В лапах отурка не было оружия, но после выразительного взгляда его выпуклых глаз руки Ачаду сами опустили автомат.

– Приветствую тебя, маложивущий человек! – влажно прочавкал отвратительный рот. – Следуй за мной. – Отурк быстро, несмотря на кажущуюся неуклюжесть, повернулся и, переваливаясь, потопал к серому тонкому диску, который лежал неподалеку. Серый на сером, диск этот, диаметром в рост человека, Ачаду не сразу заметил, а увидев, что бурое чудище, ступив на него, замерло, тоже остановился.

Отурк стоял спиной к нему и Беляк удивился, почему же тот ничуть не боится автомата? Или он не знает, что это такое? Впрочем, удивительно было и то, что у самого Ачаду не было сейчас никакого желания применять оружие. Он не испытывал ненависти к отурку, и даже брезгливое чувство, вызванное поначалу его непривычным обликом, почти прошло. Хмыкнув, Беляк забросил автомат за спину и тоже подошел к кругу.

– Ступай, не бойся, – произнес сразу же отурк, словно имел глаза еще и сзади. – Это средство передвижения.

Ачаду ступил на гладкую серую поверхность, и диск, чуть приподнявшись над землей, неспешно заскользил в царство геометрического хаоса.

Пока они летели на диске, пока отурк вел его к высокому серому цилиндру, который напомнил новостную башню в родном селении, Ачаду не произнес ни слова.

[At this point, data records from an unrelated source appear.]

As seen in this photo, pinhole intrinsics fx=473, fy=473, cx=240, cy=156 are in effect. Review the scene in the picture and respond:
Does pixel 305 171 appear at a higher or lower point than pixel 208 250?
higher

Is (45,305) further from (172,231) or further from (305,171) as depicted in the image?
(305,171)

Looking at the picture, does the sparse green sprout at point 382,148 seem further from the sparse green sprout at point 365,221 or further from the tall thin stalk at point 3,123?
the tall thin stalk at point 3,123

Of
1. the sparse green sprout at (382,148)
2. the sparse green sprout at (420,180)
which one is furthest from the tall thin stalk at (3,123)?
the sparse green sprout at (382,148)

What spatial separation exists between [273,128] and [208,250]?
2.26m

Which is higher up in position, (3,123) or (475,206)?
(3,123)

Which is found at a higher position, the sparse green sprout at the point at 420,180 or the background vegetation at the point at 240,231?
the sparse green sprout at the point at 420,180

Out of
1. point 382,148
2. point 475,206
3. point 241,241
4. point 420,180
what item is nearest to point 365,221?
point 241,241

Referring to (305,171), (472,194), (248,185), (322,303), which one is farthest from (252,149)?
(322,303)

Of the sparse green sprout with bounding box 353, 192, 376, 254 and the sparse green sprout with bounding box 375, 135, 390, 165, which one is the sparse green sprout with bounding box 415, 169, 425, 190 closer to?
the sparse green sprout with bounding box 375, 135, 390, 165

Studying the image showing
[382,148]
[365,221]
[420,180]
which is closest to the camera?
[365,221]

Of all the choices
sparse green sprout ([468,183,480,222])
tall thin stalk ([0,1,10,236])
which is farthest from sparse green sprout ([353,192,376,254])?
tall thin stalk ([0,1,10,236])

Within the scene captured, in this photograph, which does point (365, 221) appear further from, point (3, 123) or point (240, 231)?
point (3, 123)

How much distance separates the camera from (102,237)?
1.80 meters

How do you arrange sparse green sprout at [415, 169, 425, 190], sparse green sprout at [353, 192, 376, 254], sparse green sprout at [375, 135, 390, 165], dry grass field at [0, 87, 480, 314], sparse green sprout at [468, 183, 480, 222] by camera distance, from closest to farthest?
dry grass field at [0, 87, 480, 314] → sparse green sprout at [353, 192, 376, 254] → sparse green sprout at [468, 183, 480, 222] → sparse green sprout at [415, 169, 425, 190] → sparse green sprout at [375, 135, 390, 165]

Молчал он, и когда они долго поднимались в прозрачной круглой кабине, двигающейся внутри прозрачного же цилиндра в самом центре башни. Ачаду пытался хоть что-нибудь разглядеть через стеклянные стены, но все вокруг тонуло во мраке. Странно, что в самой кабине было светло. Откуда тут лился свет – непонятно… Снаружи – тьма, стенки прозрачные, внутри – никаких ламп, вообще ничего светящегося! И, тем не менее, светло. Загадка. Как загадочен и темный цилиндр-башня, и, тем более, сам отурк. Как он узнал, что Ачаду маложивущий? Почему разговаривает по-человечески? Зачем ему вообще понадобился Ачаду?

Все эти вопросы мельтешили в голове Беляка по кругу, не находя здравых, или хотя бы подобных им, ответов. То, что бурое чудище собирается его съесть, Ачаду отбросил сразу. Ради этого не стоило гнать корабль с ним одним внутри, не стоило тащить его в эту темную башню, и уж во всяком случае – с ним не стоило вести какие-либо разговоры. Вопросы так и рвались с языка Беляка, но все же он решил подождать. Чего именно, он пока не знал.

Кабина остановилась, когда Ачаду стало уже казаться, что башня, наполненная чернотой, давно кончилась и летят они в неведомой черной и бесконечной пустоте. Наверное, так бы выглядело то, что находится под поверхностью черного «озера», если бы там не светилась «пыль». «А что, если пылинки – это и есть светящиеся изнутри кабины, подобно той, в которой едем мы?» – с нервным смешком подумал Ачаду. Измышление ему понравилось новизной, оно так и искрилось пугающей от бесподобной нелепости красотой.